● PROVIDED DATA:
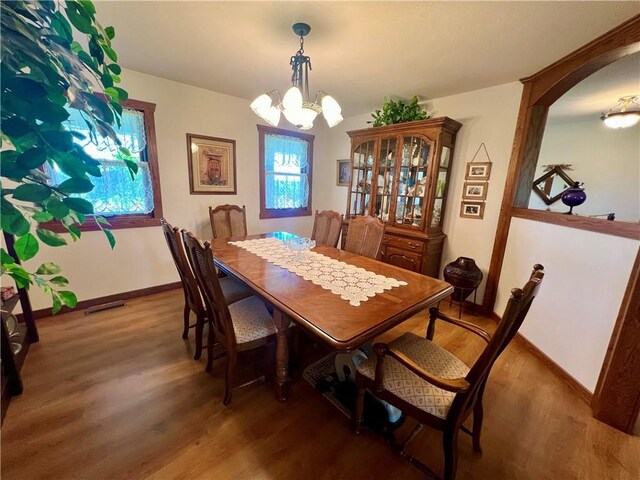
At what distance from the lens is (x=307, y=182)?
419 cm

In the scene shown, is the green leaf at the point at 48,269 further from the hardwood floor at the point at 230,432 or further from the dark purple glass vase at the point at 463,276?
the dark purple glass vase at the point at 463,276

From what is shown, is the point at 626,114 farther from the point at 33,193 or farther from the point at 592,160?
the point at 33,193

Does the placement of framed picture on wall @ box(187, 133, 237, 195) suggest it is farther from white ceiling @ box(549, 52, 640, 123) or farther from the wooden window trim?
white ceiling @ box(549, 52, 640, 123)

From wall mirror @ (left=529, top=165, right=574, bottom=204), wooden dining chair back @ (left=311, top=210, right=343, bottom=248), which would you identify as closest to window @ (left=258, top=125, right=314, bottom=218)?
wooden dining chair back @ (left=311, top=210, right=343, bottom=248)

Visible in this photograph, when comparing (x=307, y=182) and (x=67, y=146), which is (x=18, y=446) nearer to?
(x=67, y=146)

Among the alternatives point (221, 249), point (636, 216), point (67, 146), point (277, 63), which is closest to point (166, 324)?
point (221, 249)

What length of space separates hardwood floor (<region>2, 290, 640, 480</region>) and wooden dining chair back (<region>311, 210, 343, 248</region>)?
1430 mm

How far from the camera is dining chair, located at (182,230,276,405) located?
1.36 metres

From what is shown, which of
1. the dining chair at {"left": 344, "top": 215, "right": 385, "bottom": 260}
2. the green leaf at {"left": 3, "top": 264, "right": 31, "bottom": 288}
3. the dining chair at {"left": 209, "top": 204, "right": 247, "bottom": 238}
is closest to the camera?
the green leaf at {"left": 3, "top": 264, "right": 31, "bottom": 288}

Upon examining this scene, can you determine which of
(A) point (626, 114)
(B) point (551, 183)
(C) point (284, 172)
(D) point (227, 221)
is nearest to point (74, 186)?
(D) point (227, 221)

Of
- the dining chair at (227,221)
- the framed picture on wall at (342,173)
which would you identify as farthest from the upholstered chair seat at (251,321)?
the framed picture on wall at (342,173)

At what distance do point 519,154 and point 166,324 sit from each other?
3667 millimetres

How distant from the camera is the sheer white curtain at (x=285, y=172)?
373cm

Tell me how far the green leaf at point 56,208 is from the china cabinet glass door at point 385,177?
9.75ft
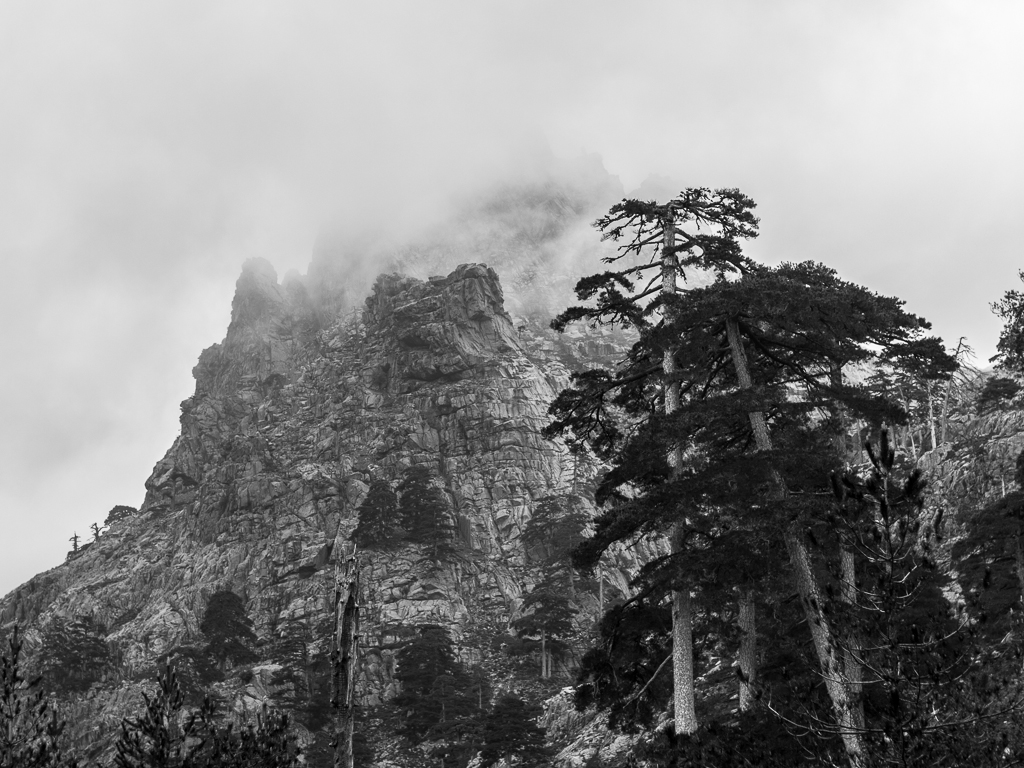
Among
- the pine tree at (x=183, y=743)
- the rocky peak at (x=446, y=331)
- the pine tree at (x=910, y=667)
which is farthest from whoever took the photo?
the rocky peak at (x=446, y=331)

● EXERCISE: Extract the entries in full, exactly as they are, minus the pictures.

● FINAL RESULT:
At what distance from the lens is (x=307, y=182)?
419 cm

In the scene shown, is the green leaf at the point at 48,269 further from the hardwood floor at the point at 230,432 or further from the dark purple glass vase at the point at 463,276?
the dark purple glass vase at the point at 463,276

From what is shown, is the point at 626,114 farther from the point at 33,193 or farther from the point at 592,160?
the point at 33,193

Does the placement of framed picture on wall @ box(187, 133, 237, 195) suggest it is farther from white ceiling @ box(549, 52, 640, 123) or farther from the wooden window trim?
white ceiling @ box(549, 52, 640, 123)

From wall mirror @ (left=529, top=165, right=574, bottom=204), wooden dining chair back @ (left=311, top=210, right=343, bottom=248), which would you identify as closest to window @ (left=258, top=125, right=314, bottom=218)?
wooden dining chair back @ (left=311, top=210, right=343, bottom=248)

Visible in this photograph, when comparing (x=307, y=182) and (x=67, y=146), which is (x=18, y=446) nearer to?
(x=67, y=146)

Among the alternatives point (221, 249), point (636, 216), point (67, 146), point (277, 63), which is closest to point (166, 324)?
point (221, 249)

What length of space separates hardwood floor (<region>2, 290, 640, 480</region>) and wooden dining chair back (<region>311, 210, 343, 248</region>)?
1430 mm

How far from the camera is dining chair, located at (182,230,276,405) located?
1.36 metres

From what is shown, which of
1. the dining chair at {"left": 344, "top": 215, "right": 385, "bottom": 260}
2. the green leaf at {"left": 3, "top": 264, "right": 31, "bottom": 288}
3. the dining chair at {"left": 209, "top": 204, "right": 247, "bottom": 238}
is closest to the camera?
the green leaf at {"left": 3, "top": 264, "right": 31, "bottom": 288}

Upon examining this scene, can you determine which of
(A) point (626, 114)
(B) point (551, 183)
(C) point (284, 172)
(D) point (227, 221)
is nearest to point (74, 186)?
(D) point (227, 221)

Of
- the dining chair at (227,221)
- the framed picture on wall at (342,173)
which would you identify as farthest from the upholstered chair seat at (251,321)?
the framed picture on wall at (342,173)

At what distance do point 519,154 and point 166,324 sit from each other?
3667 millimetres

How distant from the camera is the sheer white curtain at (x=285, y=172)?
373cm

Tell me how far the green leaf at point 56,208 is from the china cabinet glass door at point 385,177?
9.75ft
Among
- the pine tree at (x=183, y=743)
- the rocky peak at (x=446, y=331)
- the pine tree at (x=910, y=667)
which is farthest from whoever took the photo?
the rocky peak at (x=446, y=331)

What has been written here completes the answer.